Session27 -地域を包摂する新しい空間の大きさとは? –

2018 福祉空間性開発防災

日時:2018/10/21 15:00~18:00
会場:建築会館ホール
テーマ: 地域を包摂する新しい空間の大きさとは?
登壇者:小室匡示、下司歩(小室下司建築設計事務所)、堀田浩平(株式会社ハル建築研究所)、福井啓介(株式会社かまくらスタジオ)、山口陽登 (シイナリ建築設計事務所)、森田元志、勝亦優佑(勝亦・丸山建築計画事務所)、小泉瑛一(オンデザインパートナーズ)


 

【応答文1】
地域を包摂するアップデート
(小室下司建築設計事務所)

我々は東京を拠点に活動する設計事務所ですが、2016年から前橋市の幼稚園が運営する0~2歳児の一時保育を行う保育所のプロジェクトに関わり、定期的に通いながら活動してきました。この保育所は平屋の住宅を改修したもので、保育所としてだけでなく、幼稚園の年長の子供たちの遊び場になっています。彼らの遊びの要望や保育者の要望を受けながら、施設完成後もDIYワークショップを行い、遊び場として建物のアップデートを行っています。

昨年からのコロナウィルスの感染拡大を受け、我々が直接関わることは難しくなりましたが、元の空間を活用した遊びや、園児と保育者だけでできるアップデートを行いながら活用されています。昨年から今年にかけては、幼稚園の運動会や遠足などの課外活動が軒並み中止になったことから、幼稚園のすぐ近くにあるこの場所を使い、既存の幼稚園ではできない遊びを行い、建物のアップデートをしながら、コロナ渦での幼稚園の活動をサポートしています。

コロナ前後でこの施設の使われ方を見ていると、<地域を包摂する空間の大きさ>とは、この保育施設で行っているような建築の可変性や、成長可能性にあるのではないかというように考えています。そのとき空間の大きさは状況に応じて変えられることで、環境の変化に対応できます。そうした可変性あるいは、大きさを規定しないことが、地域を包摂する空間の役割なのではないでしょうか?

**元データ:**
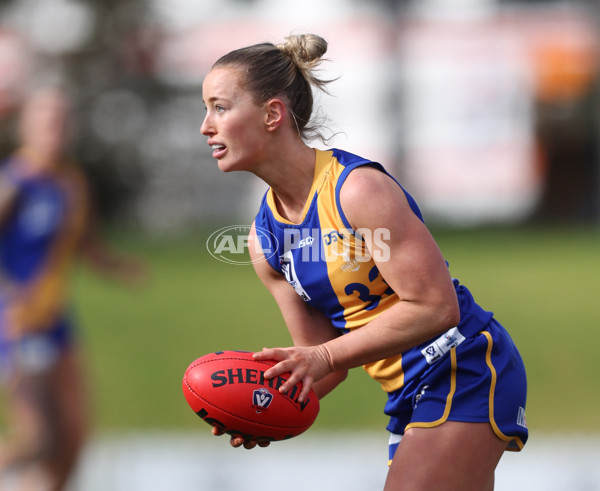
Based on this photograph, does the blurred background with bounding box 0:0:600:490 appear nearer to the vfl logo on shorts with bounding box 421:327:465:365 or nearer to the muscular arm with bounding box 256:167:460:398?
the vfl logo on shorts with bounding box 421:327:465:365

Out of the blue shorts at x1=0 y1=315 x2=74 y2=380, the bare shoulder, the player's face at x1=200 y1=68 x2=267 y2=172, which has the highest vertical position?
the player's face at x1=200 y1=68 x2=267 y2=172

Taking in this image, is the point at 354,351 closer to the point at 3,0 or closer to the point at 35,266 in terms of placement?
the point at 35,266

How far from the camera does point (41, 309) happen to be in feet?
20.0

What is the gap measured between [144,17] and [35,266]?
25.6m

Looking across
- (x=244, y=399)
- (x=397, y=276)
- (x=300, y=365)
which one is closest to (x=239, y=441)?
(x=244, y=399)

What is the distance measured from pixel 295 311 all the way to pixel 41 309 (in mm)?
3336

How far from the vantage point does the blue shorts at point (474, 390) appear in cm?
298

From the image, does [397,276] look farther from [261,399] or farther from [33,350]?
[33,350]

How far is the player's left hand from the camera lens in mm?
2746

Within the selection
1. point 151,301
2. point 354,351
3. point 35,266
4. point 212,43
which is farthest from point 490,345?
point 212,43

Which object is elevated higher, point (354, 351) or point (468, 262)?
point (354, 351)

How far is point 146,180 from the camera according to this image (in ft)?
94.3

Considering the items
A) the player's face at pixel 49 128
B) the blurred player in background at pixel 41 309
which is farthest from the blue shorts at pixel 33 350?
the player's face at pixel 49 128

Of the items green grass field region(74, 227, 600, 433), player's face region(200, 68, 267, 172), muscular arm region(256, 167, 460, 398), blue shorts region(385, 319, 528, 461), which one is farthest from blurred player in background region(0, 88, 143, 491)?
muscular arm region(256, 167, 460, 398)
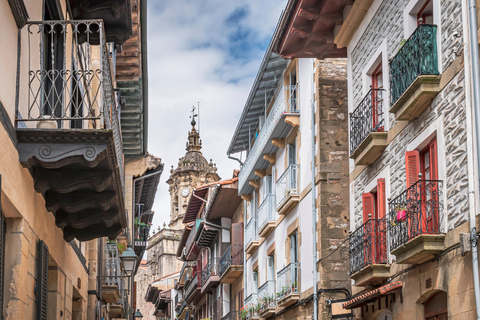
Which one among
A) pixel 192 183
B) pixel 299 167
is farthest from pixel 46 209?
pixel 192 183

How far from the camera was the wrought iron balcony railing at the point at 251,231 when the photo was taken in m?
28.5

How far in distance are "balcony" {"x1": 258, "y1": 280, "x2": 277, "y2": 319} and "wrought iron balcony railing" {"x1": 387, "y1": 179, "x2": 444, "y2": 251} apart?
463 inches

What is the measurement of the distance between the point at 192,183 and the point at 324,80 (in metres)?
79.1

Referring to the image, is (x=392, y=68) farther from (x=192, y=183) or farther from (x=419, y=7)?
(x=192, y=183)

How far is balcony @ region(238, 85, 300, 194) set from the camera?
22391 millimetres

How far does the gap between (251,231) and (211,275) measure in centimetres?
854

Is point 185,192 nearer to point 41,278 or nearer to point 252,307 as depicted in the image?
point 252,307

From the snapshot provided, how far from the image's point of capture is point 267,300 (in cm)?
2438

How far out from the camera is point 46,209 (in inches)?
458

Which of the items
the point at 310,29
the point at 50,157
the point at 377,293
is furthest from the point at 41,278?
the point at 310,29

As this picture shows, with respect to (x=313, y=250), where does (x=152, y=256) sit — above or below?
above

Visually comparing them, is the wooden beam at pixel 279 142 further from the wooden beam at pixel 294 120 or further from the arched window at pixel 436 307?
the arched window at pixel 436 307

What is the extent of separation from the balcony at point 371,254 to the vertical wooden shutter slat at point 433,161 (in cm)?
175

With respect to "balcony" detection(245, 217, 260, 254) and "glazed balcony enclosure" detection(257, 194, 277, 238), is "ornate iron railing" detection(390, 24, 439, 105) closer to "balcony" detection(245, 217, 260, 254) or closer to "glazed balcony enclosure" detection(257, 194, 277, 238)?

**課題一覧:**
1/ 地域を包摂する空間についての文章によると、小室下司建築設計事務所は何年から前橋市の保育所のプロジェクトに関わっていますか。
2/ 地域を包摂する空間についての文章の「日時:2018/10/21 15:00~18:00」から始まり「アップデートを行っています。」までの部分を、「前橋市」を「高崎市」に置き換えて書き直してください。
3/ 地域を包摂する空間についての文章を、最後の文の次から書き継いでください。
エントリは、地域を包摂する空間についての文章とは別の資料です。

**番号別解答:**
1/ 2016年からです。

2/
日時:2018/10/21 15:00~18:00
会場:建築会館ホール
テーマ: 地域を包摂する新しい空間の大きさとは?
登壇者:小室匡示、下司歩(小室下司建築設計事務所)、堀田浩平(株式会社ハル建築研究所)、福井啓介(株式会社かまくらスタジオ)、山口陽登 (シイナリ建築設計事務所)、森田元志、勝亦優佑(勝亦・丸山建築計画事務所)、小泉瑛一(オンデザインパートナーズ)


 

【応答文1】
地域を包摂するアップデート
(小室下司建築設計事務所)

我々は東京を拠点に活動する設計事務所ですが、2016年から高崎市の幼稚園が運営する0~2歳児の一時保育を行う保育所のプロジェクトに関わり、定期的に通いながら活動してきました。この保育所は平屋の住宅を改修したもので、保育所としてだけでなく、幼稚園の年長の子供たちの遊び場になっています。彼らの遊びの要望や保育者の要望を受けながら、施設完成後もDIYワークショップを行い、遊び場として建物のアップデートを行っています。

3/
コロナ渦によって、今後も様々な変化が予測されますが、小室下司建築設計事務所としては引き続きこのプロジェクトに関わり、施設のアップデートを設計していきたいと考えています。


小室下司建築設計事務所

-小室匡示
芝浦工業大学大学院修了 武井誠+鍋島千恵/TNA勤務を経て小室下司建築設計事務所を共同主催
-下司歩
東京藝術大学大学院修了 隈研吾建築都市設計事務所 勤務を経て小室下司建築設計事務所を共同主催


 

【応答文2】
地域を包摂する「和室」
(堀田 浩平)

2018年に参加したセッションでは、設計者自身の拠点が地域と接点を持つような取り組みや、ボランティア100人との施設建設プロセスや博物館のバリアフリー化という建築・建設行為へのアクセシビリティの話、地方と都心の若者の移動を促すシェアハウスの仕組みなどが紹介された。その中で私は”元気な”高齢者や”軽度の”要介護者、障害者が街の一員として活躍できるような仕組みづくりの提案を紹介した(下図)。

老いる中で急にこれまでの社会生活から断絶した暮らしを強要される人が多い現状が変わるよう、そのような試みはこれからも増えていくべきだと思うし、実際全国で様々な取り組みが実践されている。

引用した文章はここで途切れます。